Monday, June 5, 2006

Tales of Phantasia's Characters

Y'all know the drill by now.

Cless: Cless is our main character. He's pretty solidly uninteresting, though admittedly to a much lesser extent than most of the meathead heroes I've noted in the past. Rather than being motivated by the goodness of his heart to do acts of heroism, Cless is more guided through his quest by the desire for revenge against Dhaos, who had his parents killed. This doesn't really lead him to be any more interesting than your standard hero with a one-track mind, of course--he still relentlessly leads his friends along into danger for the lofty ideal of Plot Demands It in virtually the same ways, he just has a more personal and ever so slightly more believable reason for it.

He also seems to be the jealous type when it comes to other people getting characterization. Whenever the idea that his sworn enemy might have some motive for his actions beyond Evil For Evil's Sake, Cless gets all defensive. It goes something like this:

"Hey Cless, I wonder why Dhaos is doing all this. Maybe we should try to think of what he has to gain from all this so we could better know how to--"


Mint: Mint is the nice, shy healer of the party. As per RPG Law, she becomes interested in the main character, doubtless enamored by his incredible ability to be an even more boring person than she is. Probably the only scene she ever gets where she stands out is the part of the game when she has to meet up with the unicorn so she can usurp its healing abilities for her own use, and even then, it's more just the presence of a unicorn there that makes the scene good, not Mint. Luckily for her, the unicorn gets attacked by demons and dies, so she doesn't have to deal with any qualms about killing it for its horn. What exactly she would have done had said demons not shown up, of course, baffles me. Perhaps she was going to shyly ask permission to saw off that piece of the unicorn's head.

Klarth: Klarth is an older man (by RPG standards, this means an age range of 20-24) who mistakes literature for weaponry and fulfills the team's vital requirement for someone who actually has a goddamn brain. He both explains the various magical phenomena that they witness and hear about, and usually gives them some direction on what they should do next to keep Cless from just leading them around in circles all day, waiting for Dhaos to show up.

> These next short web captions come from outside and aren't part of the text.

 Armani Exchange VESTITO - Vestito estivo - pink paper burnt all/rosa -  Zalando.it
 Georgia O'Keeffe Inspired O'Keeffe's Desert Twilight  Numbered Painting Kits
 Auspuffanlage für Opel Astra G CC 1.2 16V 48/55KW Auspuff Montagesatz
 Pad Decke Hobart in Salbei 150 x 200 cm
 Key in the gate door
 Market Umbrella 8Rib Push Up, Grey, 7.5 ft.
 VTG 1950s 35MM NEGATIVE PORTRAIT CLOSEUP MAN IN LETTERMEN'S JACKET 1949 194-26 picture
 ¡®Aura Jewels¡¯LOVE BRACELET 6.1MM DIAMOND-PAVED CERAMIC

Of course, this minor virtue of character is almost entirely forgotten about Klarth, because the only thing anyone is ever going to really remember about him is that he once theorized that Arche would "fuck like a tiger."

Arche: When this jailbait half-elf isn't busy propositioning middle-aged sailors (what is WITH these half-elf kids, anyway?), Arche manages to be a kinda okay character with some actual development here and there.

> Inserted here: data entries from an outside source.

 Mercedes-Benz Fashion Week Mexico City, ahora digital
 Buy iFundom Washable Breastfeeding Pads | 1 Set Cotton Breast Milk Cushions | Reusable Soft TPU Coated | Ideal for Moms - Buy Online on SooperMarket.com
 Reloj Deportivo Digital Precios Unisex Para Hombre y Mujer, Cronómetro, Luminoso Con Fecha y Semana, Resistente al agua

Chester: Chester is a guy who falls in love with a girl that he doesn't like and joins you later in the game about 40 levels behind everyone else.

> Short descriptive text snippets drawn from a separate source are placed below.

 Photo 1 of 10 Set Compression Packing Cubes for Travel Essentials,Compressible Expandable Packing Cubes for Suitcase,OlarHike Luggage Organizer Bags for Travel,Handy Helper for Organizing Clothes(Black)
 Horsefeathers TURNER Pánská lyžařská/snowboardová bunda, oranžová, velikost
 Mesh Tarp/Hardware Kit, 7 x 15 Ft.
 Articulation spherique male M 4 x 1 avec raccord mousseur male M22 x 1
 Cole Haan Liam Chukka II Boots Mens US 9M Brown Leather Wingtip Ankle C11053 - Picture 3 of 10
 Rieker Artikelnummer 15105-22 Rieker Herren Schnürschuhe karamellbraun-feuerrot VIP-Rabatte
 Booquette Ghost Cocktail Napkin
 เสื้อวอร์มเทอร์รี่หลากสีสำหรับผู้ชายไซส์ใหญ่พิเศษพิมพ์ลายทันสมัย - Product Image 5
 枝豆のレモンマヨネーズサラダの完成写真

Dhaos: Remember back when I made the list of Star Ocean 2's characters, I noted that the 10 Wisemen's creators invented the cheapest cop-out of bad villain characterization ever by including a hidden scene in which it is implied that they might at one point have had some form of reason for wanting to be evil? I take it back. Dhaos has the cheapest cop-out of all villainy. See, for just about the entire game, Dhaos is just your uninteresting, super-powerful evil dude out to destroy and provoke protagonists into killing him. Cless's party continually wonders whether there might be merit into investigating Dhaos's reasons for being such a dick, and Cless continually tells them to shut their yaps, but that's about all you get for Dhaos's development. When you FINALLY get to know what was up with him, it's a small note made, in the ENDING, after he's already dead. You don't even get to hear Dhaos say it--all you see is him dying and saying he wants Cless and co. to know his motives, and then suddenly there's a scene change and you get to hear the heroes sum it up in about 2 sentences or so, and then just move on to other things. I mean, hell, why didn't the game just be honest about it and have Fei or Elly come in, sit down in a chair, and tell me instead? I mean, if you're gonna do a lame post-plot wrap-up scene, you might as well go all-out for maximum cheapness.